### Instruction:
Copy the data below with every "grassy field" changed to "grass lawn", leaving the rest untouched.

### Record list:
╔══
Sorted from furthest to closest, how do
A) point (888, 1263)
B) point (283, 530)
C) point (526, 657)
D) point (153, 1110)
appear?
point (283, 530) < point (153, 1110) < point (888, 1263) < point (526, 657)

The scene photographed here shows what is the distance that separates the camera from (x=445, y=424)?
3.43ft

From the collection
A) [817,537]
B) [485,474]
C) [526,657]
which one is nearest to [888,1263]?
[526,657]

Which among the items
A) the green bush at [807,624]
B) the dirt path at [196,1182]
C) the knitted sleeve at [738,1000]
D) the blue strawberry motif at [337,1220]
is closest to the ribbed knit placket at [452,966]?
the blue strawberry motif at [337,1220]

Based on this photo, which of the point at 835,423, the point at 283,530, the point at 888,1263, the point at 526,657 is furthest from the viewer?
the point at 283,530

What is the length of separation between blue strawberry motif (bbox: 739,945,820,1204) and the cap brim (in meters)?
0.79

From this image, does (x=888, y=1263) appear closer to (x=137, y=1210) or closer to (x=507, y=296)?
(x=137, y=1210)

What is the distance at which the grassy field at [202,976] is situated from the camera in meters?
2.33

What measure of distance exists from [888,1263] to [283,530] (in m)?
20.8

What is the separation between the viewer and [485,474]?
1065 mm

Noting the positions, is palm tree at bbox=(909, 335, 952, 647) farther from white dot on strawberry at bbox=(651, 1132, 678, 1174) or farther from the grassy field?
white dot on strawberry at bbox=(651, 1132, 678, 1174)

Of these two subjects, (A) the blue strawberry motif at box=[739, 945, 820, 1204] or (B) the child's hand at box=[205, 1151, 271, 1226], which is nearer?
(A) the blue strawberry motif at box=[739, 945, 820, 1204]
╚══
### Exercise answer:
Sorted from furthest to closest, how do
A) point (888, 1263)
B) point (283, 530)
C) point (526, 657)
D) point (153, 1110)
appear?
point (283, 530) < point (153, 1110) < point (888, 1263) < point (526, 657)

The scene photographed here shows what is the distance that separates the camera from (x=445, y=424)?
3.43ft

From the collection
A) [817,537]
B) [485,474]
C) [526,657]
which one is nearest to [888,1263]?
[526,657]

Which among the items
A) the green bush at [807,624]
B) the dirt path at [196,1182]
C) the knitted sleeve at [738,1000]
D) the blue strawberry motif at [337,1220]
is closest to the ribbed knit placket at [452,966]?
the blue strawberry motif at [337,1220]

Based on this photo, which of the point at 835,423, the point at 283,530, the point at 888,1263, the point at 526,657 is furthest from the viewer?
the point at 283,530

What is the length of separation between blue strawberry motif (bbox: 739,945,820,1204) and the cap brim (in meters)?
0.79

From this image, does (x=888, y=1263) appear closer to (x=137, y=1210) or closer to (x=507, y=296)?
(x=137, y=1210)

What is the distance at which the grass lawn at [202,976] is situated from the camera in meters?
2.33

What measure of distance exists from [888,1263] to [283,530] (in m)?
20.8

What is the separation between the viewer and [485,474]?
1065 mm

Noting the positions, is palm tree at bbox=(909, 335, 952, 647) farther from white dot on strawberry at bbox=(651, 1132, 678, 1174) or farther from the grass lawn?
white dot on strawberry at bbox=(651, 1132, 678, 1174)

Of these two subjects, (A) the blue strawberry motif at box=[739, 945, 820, 1204] or (B) the child's hand at box=[205, 1151, 271, 1226], which is nearer?
(A) the blue strawberry motif at box=[739, 945, 820, 1204]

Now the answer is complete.